Minneapolis, Minn. — It was probably inevitable that Dave Krejci would eventually invent an instrument like the Cleophone.

All his life he's tinkered, at times obsessively, with objects that emit sounds. Stuff like recording notes from several different organs over each other, or running short wave radios through a number of amps to see how they drone.

"But this was kind of the next step I guess," he says. "And it was a little bit more fun because you actually made the sound as opposed to just turning on a bunch of things and letting them do their own thing."

It all started when Krejci began imagining what might happen if he took the pickups or little microphones from a Fender Rhodes electric piano and used them on regular piano strings. His Cleophone consists of 12 strings of various thicknesses on a narrow piece of super hard African rain forest wood stretched over a series of strategically located pickups. It's hooked up to two B-3 Hammond organ amplifiers.

Krejci uses piano hammers, bows, brushes even bones to play the Cleophone, each drawing a different sound from the strings. With the help of the reverberating organ amps, the notes take on a life of their own.

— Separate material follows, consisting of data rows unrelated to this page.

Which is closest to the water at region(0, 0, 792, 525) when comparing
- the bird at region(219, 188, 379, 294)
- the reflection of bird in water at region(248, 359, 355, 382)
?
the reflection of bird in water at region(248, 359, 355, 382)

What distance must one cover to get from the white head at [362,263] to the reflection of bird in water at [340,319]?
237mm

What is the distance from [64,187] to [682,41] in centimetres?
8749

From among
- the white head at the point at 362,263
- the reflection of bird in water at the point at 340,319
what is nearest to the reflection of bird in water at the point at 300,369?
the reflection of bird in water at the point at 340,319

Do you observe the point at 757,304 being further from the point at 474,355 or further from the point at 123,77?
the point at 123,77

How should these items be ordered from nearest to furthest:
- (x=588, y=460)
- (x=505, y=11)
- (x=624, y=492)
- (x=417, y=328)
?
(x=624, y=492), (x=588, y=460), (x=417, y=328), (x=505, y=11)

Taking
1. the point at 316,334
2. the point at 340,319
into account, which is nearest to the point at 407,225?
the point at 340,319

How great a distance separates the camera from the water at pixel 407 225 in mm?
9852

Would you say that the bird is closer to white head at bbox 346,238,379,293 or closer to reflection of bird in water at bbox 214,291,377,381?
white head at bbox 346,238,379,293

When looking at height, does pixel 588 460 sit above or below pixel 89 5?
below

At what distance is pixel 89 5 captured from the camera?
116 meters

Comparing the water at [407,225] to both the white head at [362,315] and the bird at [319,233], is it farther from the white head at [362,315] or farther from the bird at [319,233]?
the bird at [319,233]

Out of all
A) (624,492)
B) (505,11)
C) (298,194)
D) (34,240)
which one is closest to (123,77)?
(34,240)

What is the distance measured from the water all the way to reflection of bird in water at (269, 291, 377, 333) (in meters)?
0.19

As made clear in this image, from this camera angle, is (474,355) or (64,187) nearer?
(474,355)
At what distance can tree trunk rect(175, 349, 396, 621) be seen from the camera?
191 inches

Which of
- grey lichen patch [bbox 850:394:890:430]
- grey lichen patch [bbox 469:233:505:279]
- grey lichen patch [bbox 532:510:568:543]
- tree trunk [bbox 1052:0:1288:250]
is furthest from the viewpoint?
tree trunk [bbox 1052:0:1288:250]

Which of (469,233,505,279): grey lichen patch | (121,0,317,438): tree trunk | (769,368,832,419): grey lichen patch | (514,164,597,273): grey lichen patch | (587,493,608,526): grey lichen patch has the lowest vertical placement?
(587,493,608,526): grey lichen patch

"They start to mix with each other in ways that I could never imagine playing," he says. "So you start hearing things, I'll start hearing things that I'm not playing. But they're two notes clashing that create a different sound and start vibrating against each other."

Krejci says the Cleophone went from something he putzed around with in the basement to an actual instrument when he thought up its name.

"My daughter's name is Cleo," he says. "She loves the name of it. I think the first time she heard she made some reference to the 'spooky Scooby Doo sound' so I took that as a very high compliment."

During the day Krecji works for a Twin Cities PR firm. At night he sometimes plays in a loud rock band known as the Reverend Strychn Trio. What he likes about the Cleophone is its potential to reach audiences beyond the dingy bar scene.

"It has no lyrics," Krejci says. "It has no inherent point. There's no politics behind it, there's not even any emotion behind it. It's simply just there to exist as a nice sound."

Nice, especially if you like ethereal haunting sounds that can immediately become the soundtrack for a suspense or horror film.

Krejci has no plans to mass produce the Cleophone, but he would love it if other people tried to play his. He thinks percussionists might have a special knack. He dreams of playing it himself in some kind acoustically pristine concert hall.

Krejci worries a little though about how people will respond when they hear it.

"What I really want to accomplish is have them not care that this was an invented instrument, have them not care that I made the instrument, I want them to sit there and like the music," he says. "I will be disppointed if people who say 'wow that's great that you did that' and then they go hear it and don't think it sounds that good. Because it's obviously about sounding, it's not about looking."